There was no significant difference in postoperative urodynamic parameters between the urethral drag-and-bond anastomosis group and the conventional anastomosis group, and the postoperative new bladder outlet was in good shape, with clinical significance.

摘要

目的

评估该方法在腹腔镜根治性膀胱切除术联合回肠原位新膀胱重建中的可行性,本研究旨在研究回肠原位新膀胱重建中尿道拖曳和吻合的尿流参数与新膀胱颈出口形态之间的关系。

方法

2016 年 6 月至 2021 年 1 月,江西省人民医院对 36 例膀胱癌患者行腹腔镜根治性膀胱切除术联合回肠原位新膀胱重建,其中 16 例行间歇性尿道吻合术,20 例行新膀胱-尿道拖曳吻合术。
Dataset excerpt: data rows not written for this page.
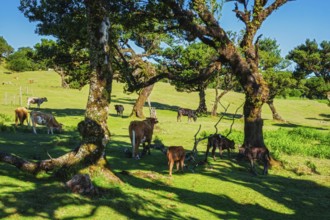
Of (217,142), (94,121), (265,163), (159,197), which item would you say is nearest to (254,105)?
(217,142)

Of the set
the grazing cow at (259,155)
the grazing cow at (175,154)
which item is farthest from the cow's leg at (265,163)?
the grazing cow at (175,154)

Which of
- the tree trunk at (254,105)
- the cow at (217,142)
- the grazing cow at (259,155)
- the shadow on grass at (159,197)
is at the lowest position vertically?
the shadow on grass at (159,197)

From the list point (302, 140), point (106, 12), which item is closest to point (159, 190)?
point (106, 12)

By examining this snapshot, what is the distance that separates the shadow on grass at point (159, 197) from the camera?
9821mm

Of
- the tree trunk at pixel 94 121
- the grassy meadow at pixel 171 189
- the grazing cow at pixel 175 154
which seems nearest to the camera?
the grassy meadow at pixel 171 189

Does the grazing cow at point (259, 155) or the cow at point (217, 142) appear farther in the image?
the cow at point (217, 142)

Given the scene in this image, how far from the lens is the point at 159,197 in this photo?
12.2 meters

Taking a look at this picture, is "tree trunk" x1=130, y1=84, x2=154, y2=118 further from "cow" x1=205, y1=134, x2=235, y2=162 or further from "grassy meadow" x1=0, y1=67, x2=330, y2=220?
"cow" x1=205, y1=134, x2=235, y2=162

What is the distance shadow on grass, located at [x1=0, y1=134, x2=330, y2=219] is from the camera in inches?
387

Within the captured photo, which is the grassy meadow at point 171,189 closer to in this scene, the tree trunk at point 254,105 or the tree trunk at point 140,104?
the tree trunk at point 254,105

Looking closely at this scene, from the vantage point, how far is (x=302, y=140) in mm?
30344

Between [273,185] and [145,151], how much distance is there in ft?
22.7

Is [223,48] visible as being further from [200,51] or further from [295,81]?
[295,81]

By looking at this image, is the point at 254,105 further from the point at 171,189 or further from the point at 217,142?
the point at 171,189
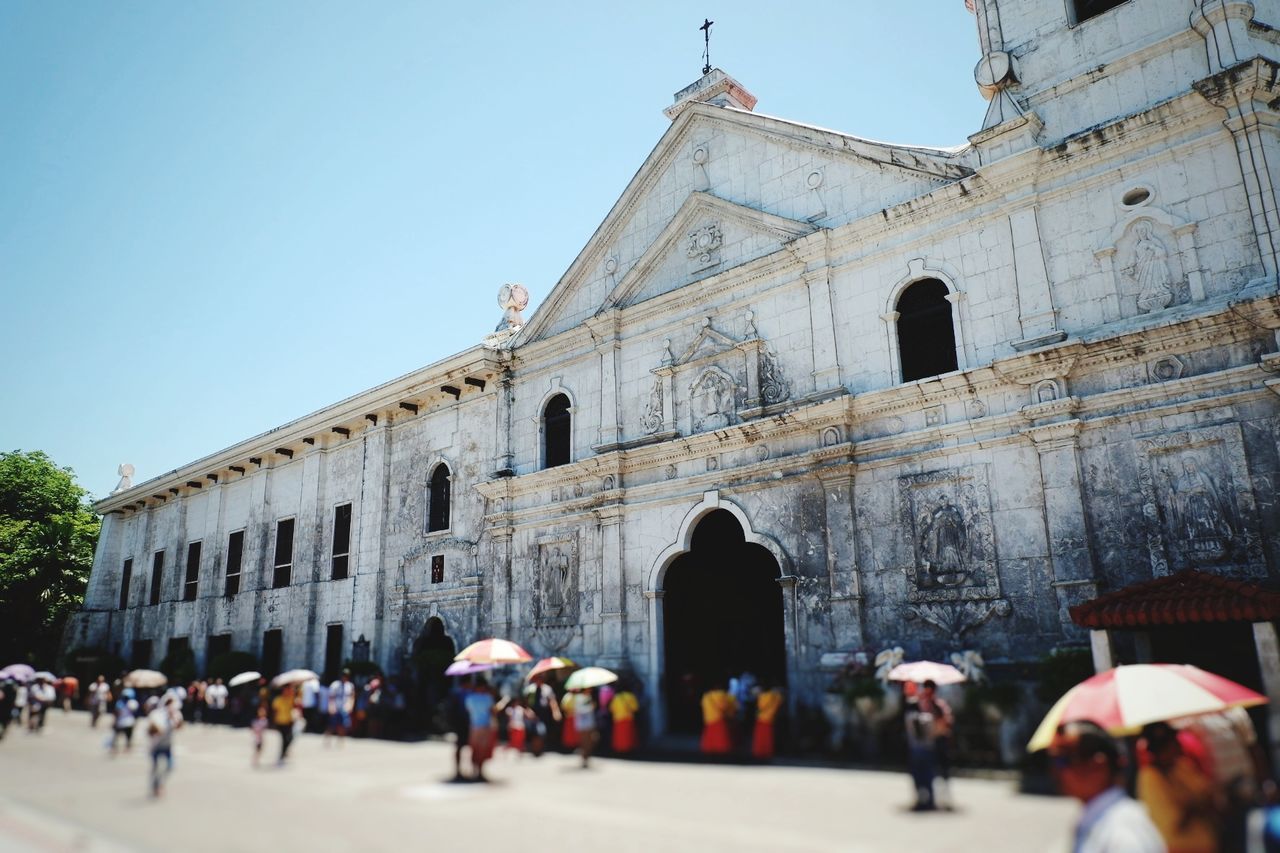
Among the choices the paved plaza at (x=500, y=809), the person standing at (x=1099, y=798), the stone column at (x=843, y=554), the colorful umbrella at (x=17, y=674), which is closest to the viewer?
the person standing at (x=1099, y=798)

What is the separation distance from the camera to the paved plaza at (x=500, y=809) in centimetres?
752

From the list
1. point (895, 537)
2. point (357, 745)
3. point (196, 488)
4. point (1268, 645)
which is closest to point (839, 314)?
point (895, 537)

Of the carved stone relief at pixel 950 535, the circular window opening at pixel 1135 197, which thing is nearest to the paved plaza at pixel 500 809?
the carved stone relief at pixel 950 535

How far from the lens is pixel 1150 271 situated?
1263 cm

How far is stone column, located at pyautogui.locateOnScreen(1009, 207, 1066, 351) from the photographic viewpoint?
13.3 meters

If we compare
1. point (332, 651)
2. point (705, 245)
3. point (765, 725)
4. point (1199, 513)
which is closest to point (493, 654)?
point (765, 725)

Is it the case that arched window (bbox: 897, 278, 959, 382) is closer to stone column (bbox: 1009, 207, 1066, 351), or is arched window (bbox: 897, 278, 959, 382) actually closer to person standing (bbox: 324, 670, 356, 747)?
stone column (bbox: 1009, 207, 1066, 351)

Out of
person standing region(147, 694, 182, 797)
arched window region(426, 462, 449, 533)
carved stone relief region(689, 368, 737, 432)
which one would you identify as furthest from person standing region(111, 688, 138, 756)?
carved stone relief region(689, 368, 737, 432)

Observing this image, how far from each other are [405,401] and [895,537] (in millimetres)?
15396

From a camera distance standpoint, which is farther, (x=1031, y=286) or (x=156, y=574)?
(x=156, y=574)

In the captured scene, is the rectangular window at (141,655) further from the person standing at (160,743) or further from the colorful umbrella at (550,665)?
the person standing at (160,743)

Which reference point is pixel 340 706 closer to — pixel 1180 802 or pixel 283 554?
pixel 283 554

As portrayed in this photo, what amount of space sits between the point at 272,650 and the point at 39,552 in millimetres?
20451

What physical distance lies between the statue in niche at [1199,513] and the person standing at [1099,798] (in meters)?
8.80
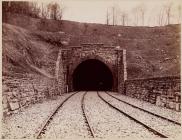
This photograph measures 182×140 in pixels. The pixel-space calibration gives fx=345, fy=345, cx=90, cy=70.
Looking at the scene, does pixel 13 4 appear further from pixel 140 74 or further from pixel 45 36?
pixel 140 74

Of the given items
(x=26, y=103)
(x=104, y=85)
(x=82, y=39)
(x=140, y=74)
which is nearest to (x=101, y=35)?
(x=82, y=39)

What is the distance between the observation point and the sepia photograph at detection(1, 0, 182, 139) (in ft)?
32.1

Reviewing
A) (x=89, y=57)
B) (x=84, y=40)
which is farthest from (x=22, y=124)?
(x=84, y=40)

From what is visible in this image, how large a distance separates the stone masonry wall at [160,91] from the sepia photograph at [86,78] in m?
0.04

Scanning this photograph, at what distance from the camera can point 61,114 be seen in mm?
12617

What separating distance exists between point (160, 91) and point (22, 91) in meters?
6.18

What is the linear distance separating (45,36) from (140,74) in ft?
36.4

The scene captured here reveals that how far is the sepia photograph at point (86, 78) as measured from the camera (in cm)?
978

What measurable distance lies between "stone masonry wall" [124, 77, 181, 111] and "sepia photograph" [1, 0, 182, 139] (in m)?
0.04

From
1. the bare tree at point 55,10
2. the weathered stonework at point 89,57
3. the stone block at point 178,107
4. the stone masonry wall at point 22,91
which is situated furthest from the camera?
the bare tree at point 55,10

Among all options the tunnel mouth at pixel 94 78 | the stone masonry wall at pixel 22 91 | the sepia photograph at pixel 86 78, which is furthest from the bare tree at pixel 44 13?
the stone masonry wall at pixel 22 91

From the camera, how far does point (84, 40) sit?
120ft

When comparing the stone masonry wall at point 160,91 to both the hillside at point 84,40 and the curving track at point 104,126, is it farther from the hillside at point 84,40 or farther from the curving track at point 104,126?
the hillside at point 84,40

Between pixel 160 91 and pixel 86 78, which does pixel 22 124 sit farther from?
pixel 86 78
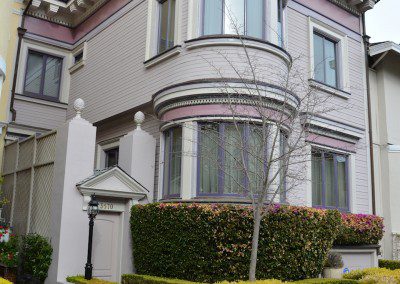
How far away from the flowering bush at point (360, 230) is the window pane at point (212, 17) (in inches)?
265

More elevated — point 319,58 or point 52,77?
point 52,77

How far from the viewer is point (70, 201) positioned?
11.9 m

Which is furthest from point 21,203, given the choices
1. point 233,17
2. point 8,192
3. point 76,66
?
point 233,17

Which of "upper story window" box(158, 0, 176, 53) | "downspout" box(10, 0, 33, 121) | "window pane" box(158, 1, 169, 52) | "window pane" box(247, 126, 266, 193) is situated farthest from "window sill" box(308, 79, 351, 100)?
"downspout" box(10, 0, 33, 121)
术后定期随访,监测新膀胱最大膀胱容量、残余尿量、最大尿流率和新膀胱颈出口形态。

结果

术后 3 个月和 12 个月,尿道拖曳吻合组(A 组)和常规吻合组(B 组)在最大膀胱容量(3 个月:488.35±51.56ml 比 481.06±40.61ml,t=-0.462,P=0.647;12 个月:496.35±51.09ml 比 476.56±56.33ml,t=-1.103,P=0.278)、残余尿量(3 个月:44.15±24.12ml 比 38.69±21.82ml,t=-0.704,P=0.486;12 个月:49.65±26.95ml 比 36.75±21.96ml,t=-1.546,P=0.131)和最大尿流率(3 个月:12.36±2.63ml/s 比 13.60±2.82ml/s,t=1.361,P=0.182;12 个月:12.18±3.14ml/s 比 11.13±3.01ml/s,t=-1.004,P=0.322)方面差异均无统计学意义(P>0.05)。A 组患者新膀胱出口形态无变形,连续性良好,相关并发症较少。

结论

尿道拖曳吻合组与常规吻合组术后尿动力学参数无显著差异,术后新膀胱出口形态良好,具有临床意义。